Jeudi 4 décembre 1064. Enfin les interrogations sont finies ce matin. M. Fouquet est entré dans la chambre; M. le chancelier a fait lire le projet tout du long. M. Fouquet a repris la parole le premier, et a dit : Monsieur, je crois que vous ne pouvez tirer autre chose de ce papier, que l'effet qu'il vient de faire, qui est de me donner beaucoup de confusion. M. le chancelier a dit: Cependant vous venez d'entendre, et vous avez pu voir par-là que cette grande passion pour l'état, dont vous nous avez parlé tant de fois, n'a pas été si considérable que vous n'ayez pensé à le brouiller d'un bout à l'autre. Monsieur, a dit M. Fouquet, ce sont des pensées qui me sont venues dans le fort du désespoir où me mettoit quelquefois M. le cardinal, principalement lorsqu'après avoir contribué plus que personne du monde à son retour en France, je me vis payé d'une si noire ingratitude. J'ai une lettre de lui et une de la reine-mère, qui font foi de ce que je dis; mais on les a prises dans mes papiers, avec plusieurs autres. Mon malheur est de n'avoir pas brûlé ce misérable papier, qui étoit tellement hors de ma mémoire et de mon esprit, que j'ai été près de deux ans sans y penser, et sans croire l'avoir. Quoi qu'il en soit, je le désavoue de tout mon cœur, et je vous supplie de croire, Monsieur, que ma passion pour la personne et pour le service du roi n'en a pas été diminuée. M. le chancelier a dit : Il est bien difficile de le croire, quand on voit une pensée opiniâtre exprimée en différents temps. M. Fouquet a répondu : Monsieur, dans tous les temps, et même au péril de ma vie, je n'ai jamais abandonné la personne du roi; et dans ce temps-là vous étiez, Monsieur, le chef du conseil de ses ennemis, et vos proches donnoient passage à l'armée qui étoit contre lui.

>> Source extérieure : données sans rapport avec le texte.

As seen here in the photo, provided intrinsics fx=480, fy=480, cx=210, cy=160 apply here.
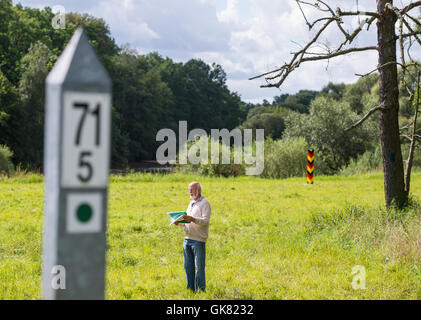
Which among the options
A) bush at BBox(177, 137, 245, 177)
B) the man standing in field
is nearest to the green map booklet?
the man standing in field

M. le chancelier a senti ce coup; mais notre pauvre ami étoit échauffé, et n'étoit pas tout-à-fait le maître de son émotion. Ensuite on lui a parlé de ses dépenses; il a dit: Je m'offre à faire voir que je n'en ai fait aucune que je n'aie pu faire, soit par mes revenus, dont M. le cardinal avoit connoissance, soit par mes appointements, soit par le bien de ma femme; et si je ne prouve ce que je dis, je

consens d'être traité aussi mal qu'on le peut imaginer. Enfin cet interrogatoire a duré deux heures, où M. Fouquet a très-bien dit, mais avec chaleur et colère, parceque la lecture de ce projet l'avoit extrêmement touché.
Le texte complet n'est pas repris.